When the acid is added, the solution changes from purple (pH 10) to red (pH 4). The color of the solution then slowly changes to orange, yellow, green, blue, and finally back to violet as the magnesium hydroxide slowly dissolves. This process continues until all the magnesium hydroxide is neutralized, leaving only a clear solution of magnesium sulfate, which will be red due to the low pH, a result of the excess sulfuric acid. The final solution is also clear, indicating a solution rather than a suspension.
Mg(OH)2(s) Mg2+(aq) + 2OH–(aq)
Mg(OH)2(aq) + H2SO4(aq) → MgSO4(aq) + 2H2O(l)
Why does the solution change color very quickly when the acid is added? Explain the reactions or processes that are occurring.
The neutralization reaction between the hydroxide ions in solution and the acid is very fast.
Why does the solution slowly return to the original color? Explain the reactions or processes are occurring?
Once all the hydroxide ions in solution are consumed, the magnesium hydroxide slowly dissolves to relieve the disrupted equilibrium as described by Le Châtelier’s principle.
Using Le Châtelier’s principle, explain the color changes observed in the demonstration.

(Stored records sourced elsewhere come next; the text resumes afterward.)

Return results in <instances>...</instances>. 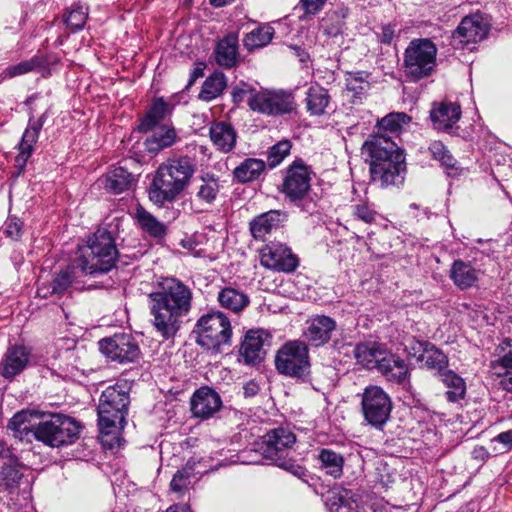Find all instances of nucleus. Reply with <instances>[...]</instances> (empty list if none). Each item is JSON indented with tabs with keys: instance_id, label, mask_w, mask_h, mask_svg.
Returning a JSON list of instances; mask_svg holds the SVG:
<instances>
[{
	"instance_id": "nucleus-42",
	"label": "nucleus",
	"mask_w": 512,
	"mask_h": 512,
	"mask_svg": "<svg viewBox=\"0 0 512 512\" xmlns=\"http://www.w3.org/2000/svg\"><path fill=\"white\" fill-rule=\"evenodd\" d=\"M499 364L505 369V375L501 380L503 388L512 392V339H505L498 346Z\"/></svg>"
},
{
	"instance_id": "nucleus-11",
	"label": "nucleus",
	"mask_w": 512,
	"mask_h": 512,
	"mask_svg": "<svg viewBox=\"0 0 512 512\" xmlns=\"http://www.w3.org/2000/svg\"><path fill=\"white\" fill-rule=\"evenodd\" d=\"M251 110L268 116H280L292 112L295 108L291 92L278 89H262L247 99Z\"/></svg>"
},
{
	"instance_id": "nucleus-34",
	"label": "nucleus",
	"mask_w": 512,
	"mask_h": 512,
	"mask_svg": "<svg viewBox=\"0 0 512 512\" xmlns=\"http://www.w3.org/2000/svg\"><path fill=\"white\" fill-rule=\"evenodd\" d=\"M428 342L416 341L412 344L413 355L424 361L425 365L431 369L441 371L447 365V357L438 349L428 348Z\"/></svg>"
},
{
	"instance_id": "nucleus-41",
	"label": "nucleus",
	"mask_w": 512,
	"mask_h": 512,
	"mask_svg": "<svg viewBox=\"0 0 512 512\" xmlns=\"http://www.w3.org/2000/svg\"><path fill=\"white\" fill-rule=\"evenodd\" d=\"M176 141V131L174 128L161 127L153 132L146 139L145 146L151 153H157L160 150L172 146Z\"/></svg>"
},
{
	"instance_id": "nucleus-46",
	"label": "nucleus",
	"mask_w": 512,
	"mask_h": 512,
	"mask_svg": "<svg viewBox=\"0 0 512 512\" xmlns=\"http://www.w3.org/2000/svg\"><path fill=\"white\" fill-rule=\"evenodd\" d=\"M226 87V79L222 72H214L206 78L199 93V98L211 101L217 98Z\"/></svg>"
},
{
	"instance_id": "nucleus-30",
	"label": "nucleus",
	"mask_w": 512,
	"mask_h": 512,
	"mask_svg": "<svg viewBox=\"0 0 512 512\" xmlns=\"http://www.w3.org/2000/svg\"><path fill=\"white\" fill-rule=\"evenodd\" d=\"M378 371L392 383L403 384L408 378L406 362L401 357L390 352L382 359Z\"/></svg>"
},
{
	"instance_id": "nucleus-37",
	"label": "nucleus",
	"mask_w": 512,
	"mask_h": 512,
	"mask_svg": "<svg viewBox=\"0 0 512 512\" xmlns=\"http://www.w3.org/2000/svg\"><path fill=\"white\" fill-rule=\"evenodd\" d=\"M369 74L366 72L348 73L346 78V97L350 98L353 103L362 100L370 89Z\"/></svg>"
},
{
	"instance_id": "nucleus-10",
	"label": "nucleus",
	"mask_w": 512,
	"mask_h": 512,
	"mask_svg": "<svg viewBox=\"0 0 512 512\" xmlns=\"http://www.w3.org/2000/svg\"><path fill=\"white\" fill-rule=\"evenodd\" d=\"M361 410L368 424L382 428L392 411L391 398L381 387L370 385L361 394Z\"/></svg>"
},
{
	"instance_id": "nucleus-24",
	"label": "nucleus",
	"mask_w": 512,
	"mask_h": 512,
	"mask_svg": "<svg viewBox=\"0 0 512 512\" xmlns=\"http://www.w3.org/2000/svg\"><path fill=\"white\" fill-rule=\"evenodd\" d=\"M223 189V182L218 176L211 172H206L198 177L195 186V200L205 206H212L221 190Z\"/></svg>"
},
{
	"instance_id": "nucleus-48",
	"label": "nucleus",
	"mask_w": 512,
	"mask_h": 512,
	"mask_svg": "<svg viewBox=\"0 0 512 512\" xmlns=\"http://www.w3.org/2000/svg\"><path fill=\"white\" fill-rule=\"evenodd\" d=\"M136 218L140 227L150 236L162 238L166 234V227L159 222L152 214L143 208L137 209Z\"/></svg>"
},
{
	"instance_id": "nucleus-50",
	"label": "nucleus",
	"mask_w": 512,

The hydroxide ions (OH–) in solution are neutralized, causing a disruption of the solubility equilibrium for magnesium hydroxide. This causes more of the solid magnesium hydroxide to dissolve. The stress of disrupted equilibrium is relieved as described by Le Châtelier’s principle, which states that if a stress is placed upon a reaction at equilibrium, the reaction shifts to relieve that stress.